In Colorado. In the winter. In a climate much like my own, and look, it just went through a massive storm where it maybe dumped 15 inches of snow!

My mind was doing somersaults. I immediately totally jumped on this complete stranger and spent the next few hours asking her how she does it, because “you can’t live in an Airstream here in the winter!!!”

Well, it turns out you can, and there’s more than just her doing it. There’s even someone up in Cody doing it, and that’s a little colder than here. The condensation? Not much of a worry, they never get any because the climate is so dry. Pipes? Oh they take care of it with an insulated box and heat wrapping the intake, and keeping the tank open. Nothing has frozen.  Staying warm? Well, they run a couple space heaters, and one looks just like a little fireplace.

So yeah… everything yesterday turned on its head for us.

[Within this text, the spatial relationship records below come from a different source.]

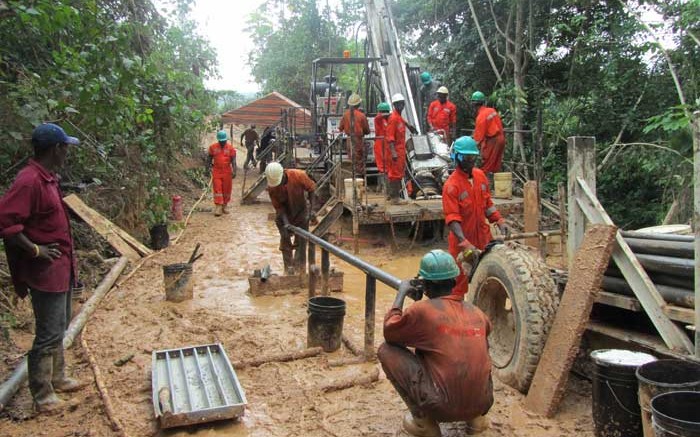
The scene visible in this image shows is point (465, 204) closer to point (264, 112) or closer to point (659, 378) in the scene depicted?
point (659, 378)

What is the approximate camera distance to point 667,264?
11.7ft

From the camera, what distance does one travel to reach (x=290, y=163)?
44.8 ft

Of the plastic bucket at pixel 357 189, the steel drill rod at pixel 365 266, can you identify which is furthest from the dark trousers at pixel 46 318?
the plastic bucket at pixel 357 189

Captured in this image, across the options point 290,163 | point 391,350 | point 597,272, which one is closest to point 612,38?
point 290,163

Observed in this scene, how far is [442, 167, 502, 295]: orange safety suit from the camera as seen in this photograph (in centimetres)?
498

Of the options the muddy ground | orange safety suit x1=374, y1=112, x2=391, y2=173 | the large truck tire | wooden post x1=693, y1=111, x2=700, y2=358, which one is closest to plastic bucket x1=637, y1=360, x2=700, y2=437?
wooden post x1=693, y1=111, x2=700, y2=358

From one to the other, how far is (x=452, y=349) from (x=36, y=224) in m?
2.61

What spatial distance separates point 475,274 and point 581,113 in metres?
8.42

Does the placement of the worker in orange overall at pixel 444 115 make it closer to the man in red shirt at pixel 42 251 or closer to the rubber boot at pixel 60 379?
the man in red shirt at pixel 42 251

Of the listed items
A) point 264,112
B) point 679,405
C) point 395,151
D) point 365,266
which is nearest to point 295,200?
point 395,151

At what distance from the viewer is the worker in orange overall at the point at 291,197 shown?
7.22m

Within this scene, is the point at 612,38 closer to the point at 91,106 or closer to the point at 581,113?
the point at 581,113

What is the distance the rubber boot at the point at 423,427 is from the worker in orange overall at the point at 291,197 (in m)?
3.94

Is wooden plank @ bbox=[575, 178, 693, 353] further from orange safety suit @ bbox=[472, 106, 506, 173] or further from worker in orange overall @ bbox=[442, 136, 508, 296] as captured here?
orange safety suit @ bbox=[472, 106, 506, 173]
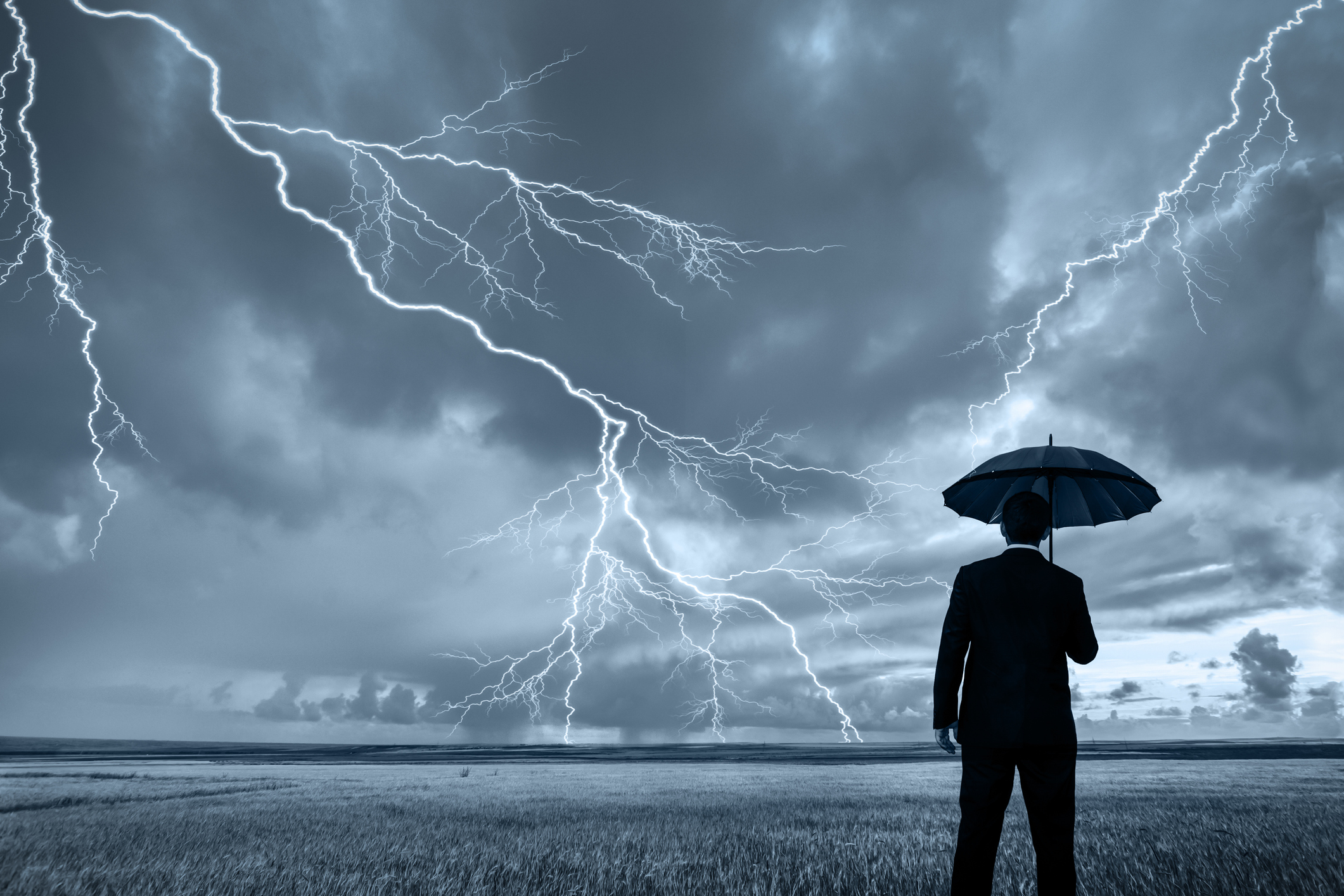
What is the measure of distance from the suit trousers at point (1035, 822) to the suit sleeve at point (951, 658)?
0.93 feet

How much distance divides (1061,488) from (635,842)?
4.84 metres

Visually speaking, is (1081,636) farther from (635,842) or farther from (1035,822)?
(635,842)

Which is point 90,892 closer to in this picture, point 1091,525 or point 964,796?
point 964,796

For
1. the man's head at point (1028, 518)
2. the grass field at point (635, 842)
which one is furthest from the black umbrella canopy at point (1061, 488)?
the grass field at point (635, 842)

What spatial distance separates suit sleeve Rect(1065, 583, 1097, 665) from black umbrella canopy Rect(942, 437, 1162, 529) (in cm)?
169

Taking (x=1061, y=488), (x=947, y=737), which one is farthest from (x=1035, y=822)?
(x=1061, y=488)

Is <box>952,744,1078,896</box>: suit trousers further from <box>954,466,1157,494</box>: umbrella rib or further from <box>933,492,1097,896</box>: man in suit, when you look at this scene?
<box>954,466,1157,494</box>: umbrella rib

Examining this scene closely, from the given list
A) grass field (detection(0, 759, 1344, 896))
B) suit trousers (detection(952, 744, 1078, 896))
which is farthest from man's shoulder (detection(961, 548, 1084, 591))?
grass field (detection(0, 759, 1344, 896))

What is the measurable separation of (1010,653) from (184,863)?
20.5 feet

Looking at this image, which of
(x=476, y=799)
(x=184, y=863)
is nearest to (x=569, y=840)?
(x=184, y=863)

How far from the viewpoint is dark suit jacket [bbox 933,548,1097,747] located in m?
3.51

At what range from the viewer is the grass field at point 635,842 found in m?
4.83

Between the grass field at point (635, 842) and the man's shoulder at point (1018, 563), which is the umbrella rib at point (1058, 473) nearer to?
the man's shoulder at point (1018, 563)

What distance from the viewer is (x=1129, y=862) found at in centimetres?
540
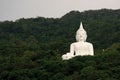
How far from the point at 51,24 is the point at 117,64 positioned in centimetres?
2688

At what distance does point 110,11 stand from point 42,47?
2566 cm

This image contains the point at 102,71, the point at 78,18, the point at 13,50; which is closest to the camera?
the point at 102,71

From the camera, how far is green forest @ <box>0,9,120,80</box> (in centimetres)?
4009

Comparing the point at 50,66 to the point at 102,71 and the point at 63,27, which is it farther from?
the point at 63,27

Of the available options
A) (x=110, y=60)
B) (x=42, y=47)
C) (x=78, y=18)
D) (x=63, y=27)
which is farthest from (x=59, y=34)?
(x=110, y=60)

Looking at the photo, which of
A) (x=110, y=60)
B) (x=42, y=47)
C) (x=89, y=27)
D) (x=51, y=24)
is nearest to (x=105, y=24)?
(x=89, y=27)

Where originally we looked at living in a tiny house, but it was cost prohibitive because of finding a place to park it.. an Airstream is something that we can always find a place for, and even free parking if we boondock it. It’s also going to be a lot lighter than a tiny house, so we save the cost of the giant truck, and that makes it a lot less expensive too. So instead of waiting ten years to live in our future Airstream full time, we’ll be renovating one this summer, and moving into it as soon as my son is old enough to move out. That’s probably 3 years at the most.  We’re back on our original timeline, but it’s so much better because it fits the dream we originally had.

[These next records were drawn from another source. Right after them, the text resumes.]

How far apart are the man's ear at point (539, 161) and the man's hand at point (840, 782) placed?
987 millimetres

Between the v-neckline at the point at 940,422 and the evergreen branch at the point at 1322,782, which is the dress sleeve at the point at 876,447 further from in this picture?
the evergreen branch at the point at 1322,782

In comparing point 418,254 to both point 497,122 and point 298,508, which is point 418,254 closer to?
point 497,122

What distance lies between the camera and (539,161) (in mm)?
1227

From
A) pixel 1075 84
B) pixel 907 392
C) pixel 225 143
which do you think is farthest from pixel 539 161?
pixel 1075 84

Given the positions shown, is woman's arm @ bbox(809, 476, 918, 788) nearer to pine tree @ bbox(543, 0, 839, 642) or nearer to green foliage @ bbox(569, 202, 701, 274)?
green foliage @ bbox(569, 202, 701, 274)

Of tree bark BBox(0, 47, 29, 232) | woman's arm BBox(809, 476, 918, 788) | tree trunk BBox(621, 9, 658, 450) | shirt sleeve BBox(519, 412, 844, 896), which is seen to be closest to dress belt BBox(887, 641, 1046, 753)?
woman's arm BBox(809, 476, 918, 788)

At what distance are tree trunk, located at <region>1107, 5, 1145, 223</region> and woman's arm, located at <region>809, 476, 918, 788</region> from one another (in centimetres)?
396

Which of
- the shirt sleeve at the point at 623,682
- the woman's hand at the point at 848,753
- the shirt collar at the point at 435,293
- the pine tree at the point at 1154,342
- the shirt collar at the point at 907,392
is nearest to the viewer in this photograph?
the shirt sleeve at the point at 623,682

Yes, that dream of having a home we love, and I do mean love, that we can just drive around with when we want a change of scenery. The freedom to travel with it during retirement, but the ability to use it as a home in the meantime. There is no better choice for us than an Airstream for this.

You can bet that Tiffany is one of my favourite people right now. She’s just made my dream happen a full 7 years earlier, and we get to start looking immediately, instead of in a few months.

So I better get on this thing, we still need to decide what size we want!